--- Task 1 ---
According to the text on cabin air safety, in what year did the previous Government arrange for the Committee on Toxicity to review evidence from the British Airline Pilots Association?
--- Task 2 ---
Reproduce the passage of the text on cabin air safety between "The safety of" and "and hydraulic fluids.", inclusive.

--- Provided text ---
I am interested to hear the Minister say that the Government want to look carefully at the evidence; I appreciate the sentiment behind that. Would it be useful to also look very carefully at the responses to the report referred to by British Airways and the Civil Aviation Authority, because this information will help us to decide how best to move forward?
Certainly the CAA is involved in this. I meet regularly with the unions involved, particularly BALPA, so it is not something that we are trying to shuffle away, but we need to wait for the result of the inquest before we report on these particular cases. I will go on to present various pieces of evidence and show where we are on this important matter. I will talk about what work has already been done and what work we believe needs to be done.
The safety of cabin air is an issue that has been a matter of public debate over several years—in fact, over a decade now. This continues to be the case, and I, together with my noble Friend Lord Ahmad of Wimbledon, have received a considerable amount of correspondence and responded to several parliamentary questions on cabin air quality. As background, some crew and passengers have expressed concerns that they have suffered long-term health impairment, which they contend is due to exposure to organophosphates present in small amounts as additives in aviation engine oils and hydraulic fluids.
As ever, we have to be careful to have regard to whether there is evidence to support the link between the illnesses and cabin air. That is why the concerns have been investigated at length over a number of years. In 2006 the previous Government arranged for the Committee on Toxicity of Chemicals in Food, Consumer Products and the Environment—an independent advisory committee of toxicology experts—to review evidence from the British Airline Pilots Association. At the time, the Committee on Toxicity considered that it was not possible to conclude whether cabin air exposures in general, or following incidents such as fume events, cause ill health in commercial aircraft crews. It recommended further work to ascertain whether substances in the cabin environment could potentially be harmful to health.

--- Provided information ---
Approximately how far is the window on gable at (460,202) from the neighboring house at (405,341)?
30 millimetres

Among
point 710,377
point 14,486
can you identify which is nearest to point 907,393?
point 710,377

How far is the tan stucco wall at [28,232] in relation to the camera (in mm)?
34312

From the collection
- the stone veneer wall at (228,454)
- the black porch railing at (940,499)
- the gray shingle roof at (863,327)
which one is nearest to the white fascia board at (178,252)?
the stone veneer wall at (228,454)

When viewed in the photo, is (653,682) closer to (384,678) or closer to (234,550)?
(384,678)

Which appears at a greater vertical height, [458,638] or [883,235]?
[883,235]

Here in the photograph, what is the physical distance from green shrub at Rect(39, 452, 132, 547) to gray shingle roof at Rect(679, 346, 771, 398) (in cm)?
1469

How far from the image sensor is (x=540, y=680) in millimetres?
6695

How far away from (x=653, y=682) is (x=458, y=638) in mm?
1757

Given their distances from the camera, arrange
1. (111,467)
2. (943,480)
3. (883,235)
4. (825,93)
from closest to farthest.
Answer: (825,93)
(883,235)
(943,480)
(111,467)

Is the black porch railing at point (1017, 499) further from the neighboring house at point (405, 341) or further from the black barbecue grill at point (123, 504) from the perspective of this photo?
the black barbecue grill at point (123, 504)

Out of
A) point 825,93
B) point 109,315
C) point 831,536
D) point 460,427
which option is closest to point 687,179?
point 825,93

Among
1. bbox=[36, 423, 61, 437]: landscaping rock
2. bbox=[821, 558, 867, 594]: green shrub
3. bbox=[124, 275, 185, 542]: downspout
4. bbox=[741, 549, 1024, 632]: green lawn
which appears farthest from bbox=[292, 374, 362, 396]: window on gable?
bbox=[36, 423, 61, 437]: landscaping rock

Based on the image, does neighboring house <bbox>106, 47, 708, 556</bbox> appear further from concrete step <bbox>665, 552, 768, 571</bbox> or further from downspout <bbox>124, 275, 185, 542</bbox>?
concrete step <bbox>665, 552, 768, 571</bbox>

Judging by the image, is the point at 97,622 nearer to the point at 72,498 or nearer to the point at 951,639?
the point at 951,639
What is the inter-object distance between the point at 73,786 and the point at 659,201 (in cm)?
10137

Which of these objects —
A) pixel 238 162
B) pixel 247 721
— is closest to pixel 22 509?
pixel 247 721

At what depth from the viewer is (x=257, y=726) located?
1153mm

--- Your solution 1 ---
2006.

--- Your solution 2 ---
The safety of cabin air is an issue that has been a matter of public debate over several years—in fact, over a decade now. This continues to be the case, and I, together with my noble Friend Lord Ahmad of Wimbledon, have received a considerable amount of correspondence and responded to several parliamentary questions on cabin air quality. As background, some crew and passengers have expressed concerns that they have suffered long-term health impairment, which they contend is due to exposure to organophosphates present in small amounts as additives in aviation engine oils and hydraulic fluids.